Veri
Tabanı ile çalışmayan kalmadı. Klasik uğraşı alanları, DBA, Uygulama
Programcısı, Veri Modeli Tasarımcılığından, Veri Madenciliği, Veri Bilimcisi
gibi yepyeni iş alanlarına kadar türlü çeşit uzmanlık alanı ortaya çıktı.
Yazılımla uğraşıp, SQL (Structured Query Language) bilmeyen ve duymayan da
kalmamıştır herhalde.
NoSQL’de
bu dönem o şekilde. NoSQL yeni bir veritabanı sistemi veya modeli olarak
adlandırılabilir. Geleneksel veri tabanı üreticileri (IBM, Oracle, Microsoft
vb.) geliştirdikleri veritabanlarıyla (DB2, Oracle, SQLServer) geleneksel veri
tiplerini saklamak, yönetmek üzerine tasarlanmış, verinin doğruluğunu, herzaman
tutarlı ve kararlı olarak saklanabilmesini, ulaşılabilir olmasını temel
kriterleri olarak önceliklendirmişler ve bunlara göre çok sağlam motorlar
geliştirmişlerdir. Bu veritabanları yıllar boyunca öncelikle “mission-critical”

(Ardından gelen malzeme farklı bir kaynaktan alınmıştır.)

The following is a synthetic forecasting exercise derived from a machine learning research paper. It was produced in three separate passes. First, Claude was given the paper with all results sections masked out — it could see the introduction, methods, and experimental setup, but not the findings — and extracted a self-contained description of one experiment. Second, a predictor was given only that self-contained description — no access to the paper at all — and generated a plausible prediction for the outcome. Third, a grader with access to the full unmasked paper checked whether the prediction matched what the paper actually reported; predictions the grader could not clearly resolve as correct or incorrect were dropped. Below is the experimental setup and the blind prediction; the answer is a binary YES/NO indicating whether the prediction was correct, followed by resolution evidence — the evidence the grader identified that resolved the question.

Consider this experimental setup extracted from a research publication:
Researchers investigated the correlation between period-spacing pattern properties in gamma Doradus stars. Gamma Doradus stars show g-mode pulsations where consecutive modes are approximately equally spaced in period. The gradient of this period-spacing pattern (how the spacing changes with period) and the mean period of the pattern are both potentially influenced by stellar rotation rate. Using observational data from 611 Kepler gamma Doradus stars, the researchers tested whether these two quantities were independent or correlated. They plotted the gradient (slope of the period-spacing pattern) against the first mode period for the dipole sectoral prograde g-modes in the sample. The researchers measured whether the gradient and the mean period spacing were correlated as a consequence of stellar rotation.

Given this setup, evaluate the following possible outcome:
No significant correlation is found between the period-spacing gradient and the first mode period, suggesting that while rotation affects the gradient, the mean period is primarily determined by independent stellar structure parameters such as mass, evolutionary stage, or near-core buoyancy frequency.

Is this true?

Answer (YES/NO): NO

veri saklanmasını gerektiren bütün alanlarda görevlerini yapmaya devam
etmektedirler.
NoSQL
olarak adlandırılan model, yukarıdaki geleneksel modelin dışında, veri saklama,
veriye ulaşma ve tutarlılığının ikinci planda kaldığı ihtiyaçların daha öne
çıkması ile ortaya çıktı. Bu belirleyici faktör özellikle veri modelcilerin
bakış açılarını da değiştirmesini gerektiriyor. Ama Nasıl ?
Ölçekleme Modeli
Ölçekleme
açısından bakılınca, İlişkisel Model, “scale up” olarak adlandırılan bir
teknolojidir. Kapasite eklemek için, gerek depolama ünitesi, gerekse I/O artışı
anlamında, daha büyük sunucular almak gerekir, yani dikine büyüme. Yeni
Uygulama mimarilerinde ki bakış açısı ise tam tersi olan “scale out”, yani
büyüme ihtiyacı olduğunda sunucuyu dikine büyütmek yerine, göreceli olarak daha
ucuz sunuculardan eklenti yapmak, sanallaşmak veya bulut hizmeti alarak bütün
bu birleşimi bir load-balancer’ın arkasına dizerek sanki “devasa bir
sunucu”ymuş gibi hizmet vermektir, yani enine büyüme. “Scale Out” kavramı
uygulama sunucularında uzun süredir var olmakla birlikte, veritabanı
sunucularında da artık kullanılagelmektedir.
Veri Modeli
Veri
Modelleme açısından bakınca, bilindiği üzere, ilişkisel modelde veri tabanına
kayıt girilmeden önce, şema ve veri modeli tanımlanır, girilecek veriler bu
yapıya uygun olmak zorundadır (veri tipi, veri uzunluğu, vb.). Her kayıt aynı
yapıya sahip olmak zorundadır. NoSQL modelinde, kayıt girişinden önce veri
modelinin oluşturulması zorunluluğu yoktur. Örneğin:
Bir
NoSQL kayıtı aşağıdaki gibi gözükür. Kayıt içindeki elementlerin bir veri tipi
olmamakla birlikte, kendi kendilerini açıklayacak istenen isim verilebilir.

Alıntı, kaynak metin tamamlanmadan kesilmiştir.